Short descriptive text snippets:
※

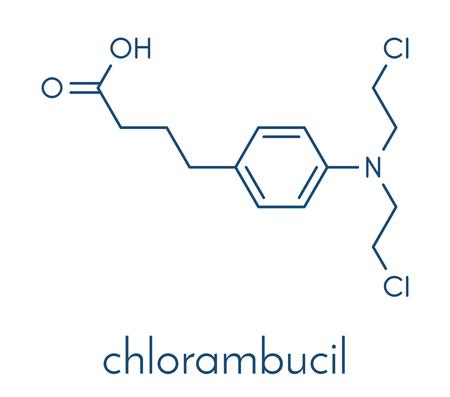 Chlorambucil leukemia drug molecule. Nitrogen mustard alkylating agent mainly used to treat chronic lymphocytic leukemia (CML). Skeletal formula. 일러스트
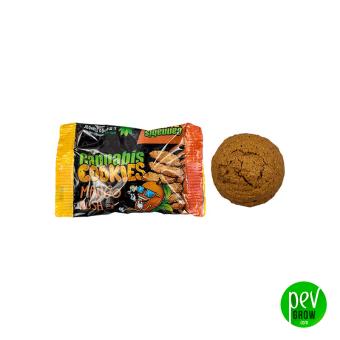Galletas de Cáñamo - Mango Kush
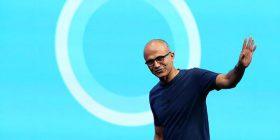 Microsoft blen kompaninë e inteligjencës artificiale për të bërë Cortanën dhe Bots të duken më njerëzore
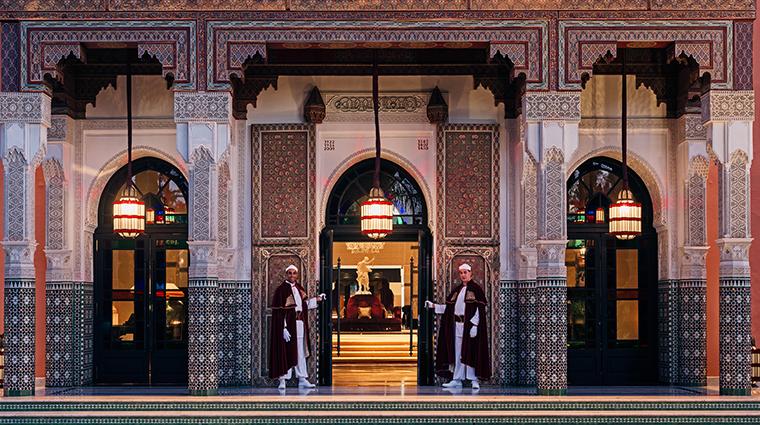 Property LaMamounia Hotel Exterior Entrance LaMamounia
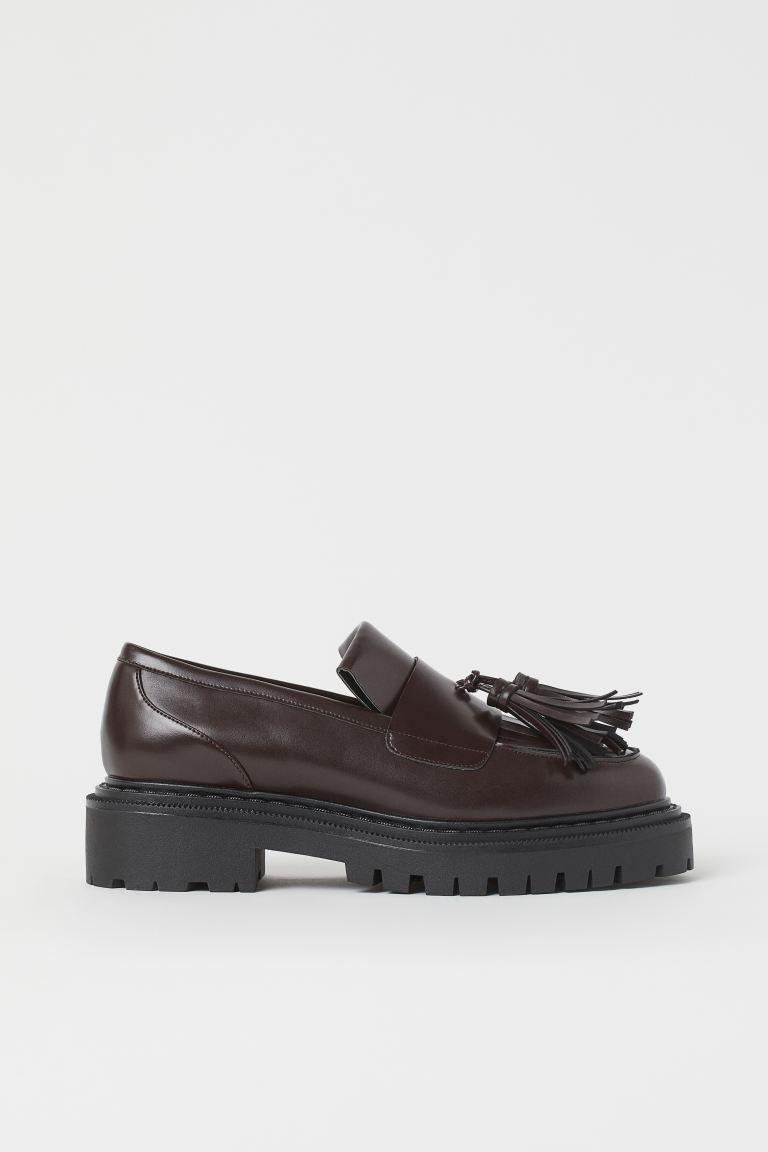 Loafers - Burgundy - Ladies | H&M IN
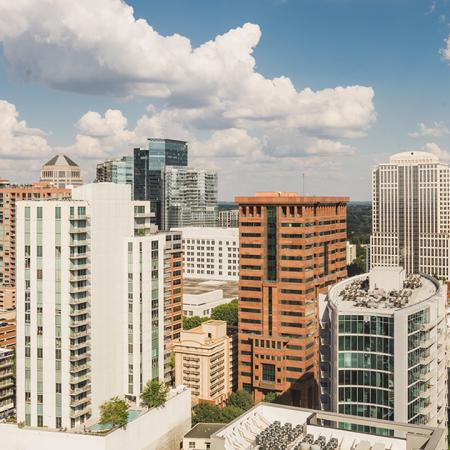 Highrise Apartment Living in Midtown Atlanta | Modera Midtown
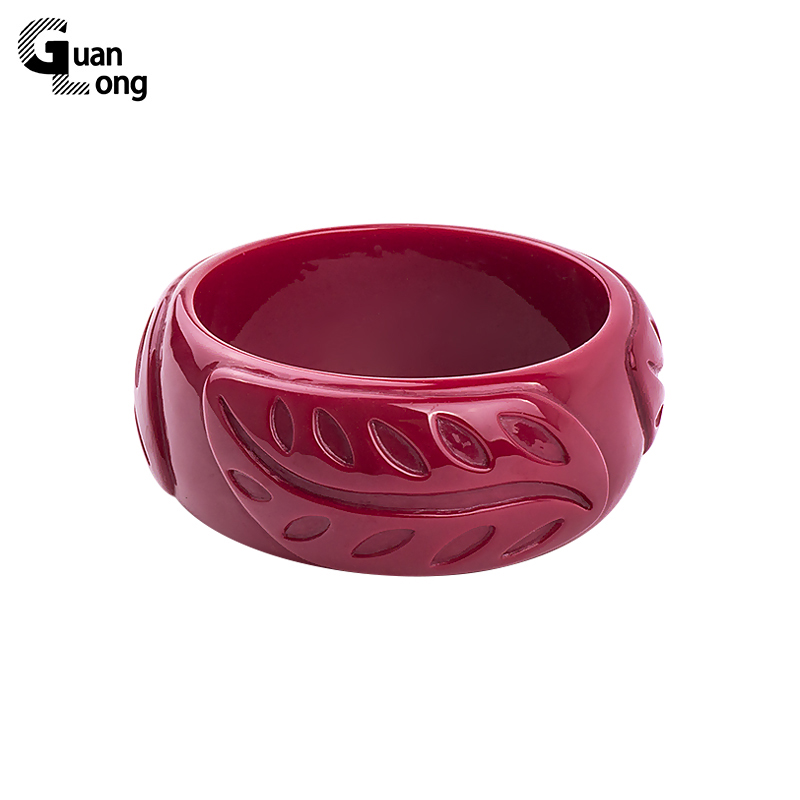 GuanLong Wholesale Carved Feather Resin Bangle Bracelet Small Size Women Bangles Pulseiras Drop Shipping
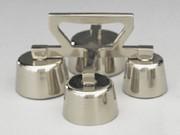Bells - 4 Bells silver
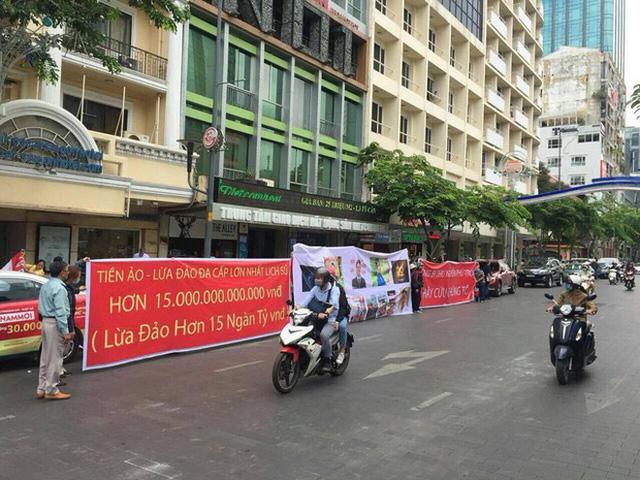 Muôn kiểu đa cấp tiền số tại Việt Nam - Ảnh 2.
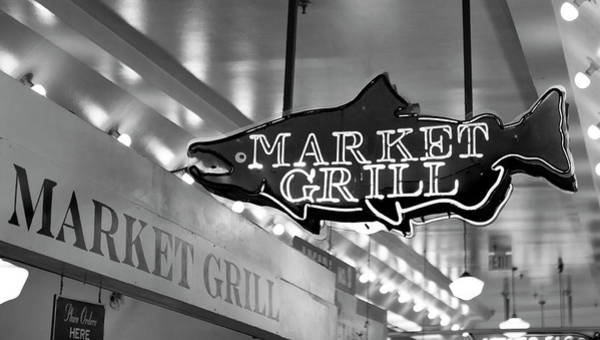Wall Art - Photograph - Seattle Market Grill Fish Sign by Stephanie McDowell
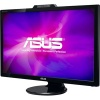 "Monitor LCD Asus VK278Q - 68,6 cm (27"") - LED - 16:9 - 2 ms - Inclinación de la pantalla ajustable - 1920 x 1080 - 16,7 Mill"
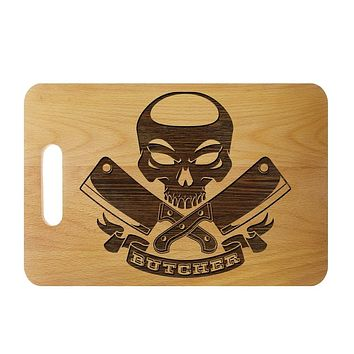 Skull with Crossed Meat Cleavers Engraved Cutting Board
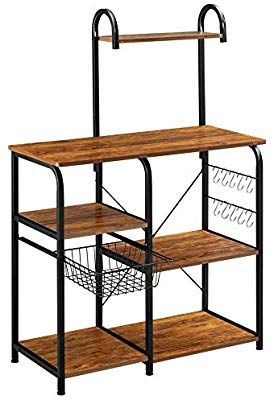 Mr Ironstone Vintage Kitchen Baker S Rack Utility Storage Shelf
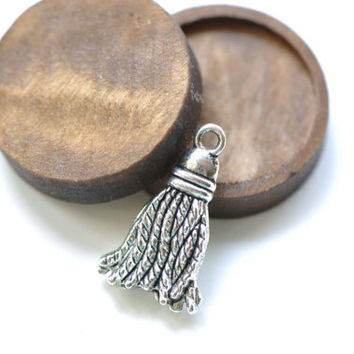 Metal Tassel Charms Antique Silver Finish 12x21mm Set of 20 A8244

※

WHAT IS REQUIRED:
Quote exactly, and only, the lines from the line containing "Property LaMamounia Hotel" through the final line of the records above, both included, omitting any pictures.

EXERCISE ANSWER:
 Property LaMamounia Hotel Exterior Entrance LaMamounia
 Loafers - Burgundy - Ladies | H&M IN
 Highrise Apartment Living in Midtown Atlanta | Modera Midtown
 GuanLong Wholesale Carved Feather Resin Bangle Bracelet Small Size Women Bangles Pulseiras Drop Shipping
Bells - 4 Bells silver
 Muôn kiểu đa cấp tiền số tại Việt Nam - Ảnh 2.
Wall Art - Photograph - Seattle Market Grill Fish Sign by Stephanie McDowell
 "Monitor LCD Asus VK278Q - 68,6 cm (27"") - LED - 16:9 - 2 ms - Inclinación de la pantalla ajustable - 1920 x 1080 - 16,7 Mill"
 Skull with Crossed Meat Cleavers Engraved Cutting Board
 Mr Ironstone Vintage Kitchen Baker S Rack Utility Storage Shelf
 Metal Tassel Charms Antique Silver Finish 12x21mm Set of 20 A8244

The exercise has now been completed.